No of integers a b c for which a^2+b^2-8c=3
Answers
Answer:
all the integers are 0, 1, 2, 3, 4, 5, 6, 7 (modulo 8)
=> all the integer squares are 0, 1, 4 (modulo 8)
if there are three integers a, b, c s.t. a^2 + b^2 - 8c = 6
then, a^2 + b^2 = 6 (modulo 8)
but in modulo 8, a^2 and b^2 may only take the values 0, 1 & 4 so we cannot get the value 6 by adding two of them
Answer:
0
Step-by-step explanation:
Given : a2 + b2 - 8 c = 3 , So
a2 + b2 = 3 + 8 c --- ( 1 )
Case I : If a = Even number and b = Even number , So
Let a = 2 m and b = 2 n , Here ' m ' and ' n ' are positive integers .
Now we substitute these values in equation 1 and get :
( 2 m )²+ ( 2 n )² = 3 + 8 c
⇒4 m² + 4 n²= 3 + 8 c
⇒ 4 ( m² + n² ) = 3 + 8 c
Here , L.H.S. = 4 ( m² + n²) , That is multiple of " even number = 4 " , So
L.H.S. = Even number
And we know " Even number + Odd number = Odd number " and in R.H.S. " 8 c " is multiple of ' 8 ' so that is an even number and ' 3 ' is an odd number . So
R.H.S. = Odd number .
Therefore,
We get no solution when ' a ' and ' b ' both are even number .
Case II : If a = Odd number and b = Odd number , So
Let a = 2 m + 1 and b = 2 n + 1, Here ' m ' and ' n ' are positive integers .
Now we substitute these values in equation 1 and get :
( 2 m + 1 )² + ( 2 n + 1 )² = 3 + 8 c
⇒4 m² + 1 + 4 m + 4 n²+ 1 + 4 n = 3 + 8 c ( We know ( a + b )² = a² + b² + 2 a b )

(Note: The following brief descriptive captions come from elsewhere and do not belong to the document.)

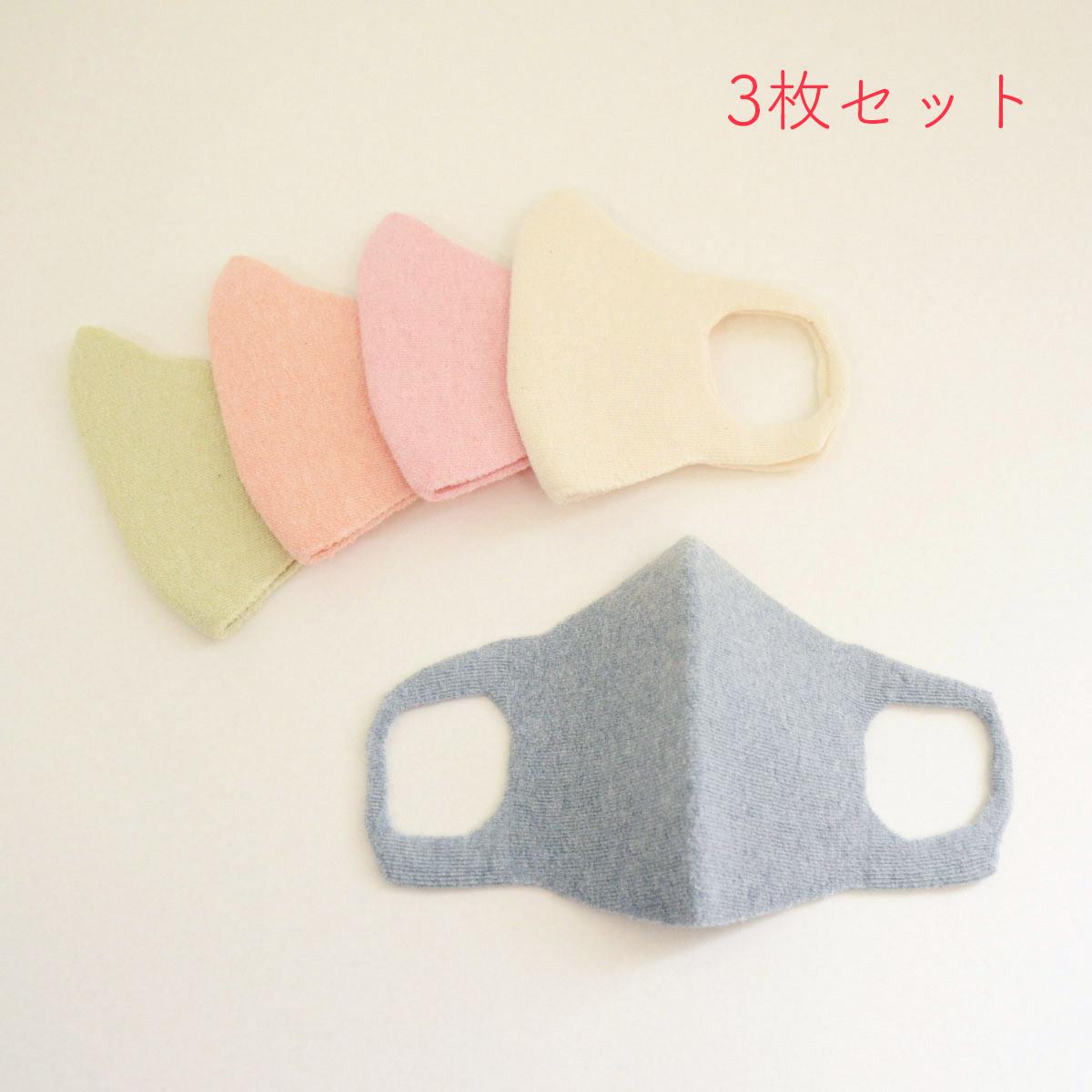 【おまとめ特価】3Dフェイスマスク オーガニックコットン3枚セット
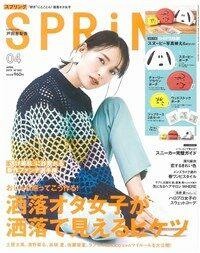 SPRiNG(スプリング) 2019年 04 月號 [雜誌]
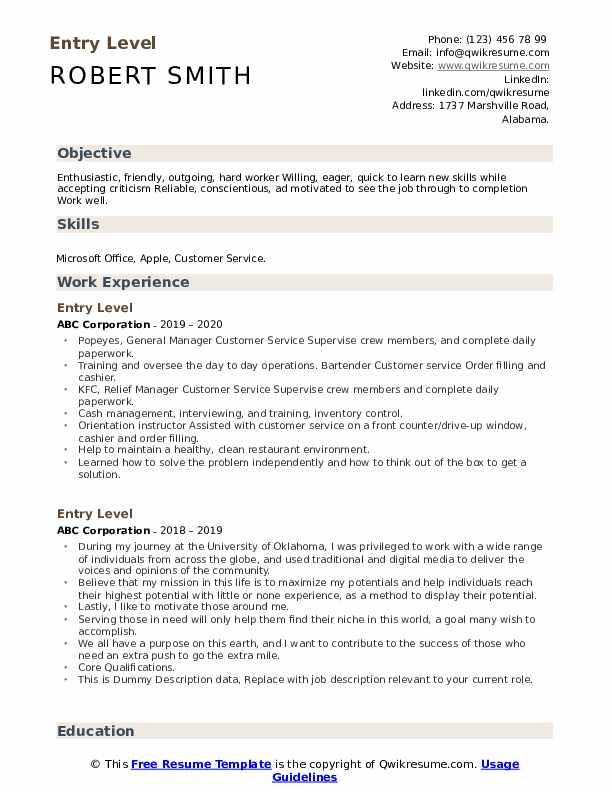Entry Level Resume Samples Qwikresume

⇒4 m² + 4 m + 4 n² + 4 n + 2 = 3 + 8 c
⇒ 2 ( m² + m + n² + n + 1) = 3 + 8 c
Here , L.H.S. = 2 ( m2 + m + n2 + n + 1) , That is multiple of " even number = 2 " , So
L.H.S. = Even number
And R.H.S. = Odd number , As we explained in case I .
R.H.S. = Odd number .
Therefore,
We get no solution when ' a ' and ' b ' both are odd number .
Case III : When any one of ' a ' is ' b ' is an odd number , We consider a = Even number and b = odd number , So
Let a = 2 m + 1 and b = 2 n + 1 , Here ' m ' and ' n ' are positive integers .
Now we substitute these values in equation 1 and get :
( 2 m )²+ ( 2 n + 1 )²= 3 + 8 c
⇒4 m² + 4 n² + 1 + 4 n = 3 + 8 c
⇒4 m²+ 4 n² + 4 n = 2 + 8 c
⇒ 4 ( m² + n² + n ) = 2 ( 1 + 4 c )
Here , L.H.S. = 4 ( m² + n² + n ) , That is divisible by " 4 " , But R.H.S. = 2 ( 1 + 4 c ) , That is not divisible by " 4 " ,
Therefore,
We get no solution when any one of ' a ' and ' b ' is an odd number .
From Case I , Case II and Case III we get that there is no value of a , b and c that can satisfy given equation . So
Option ( C ) ( Ans)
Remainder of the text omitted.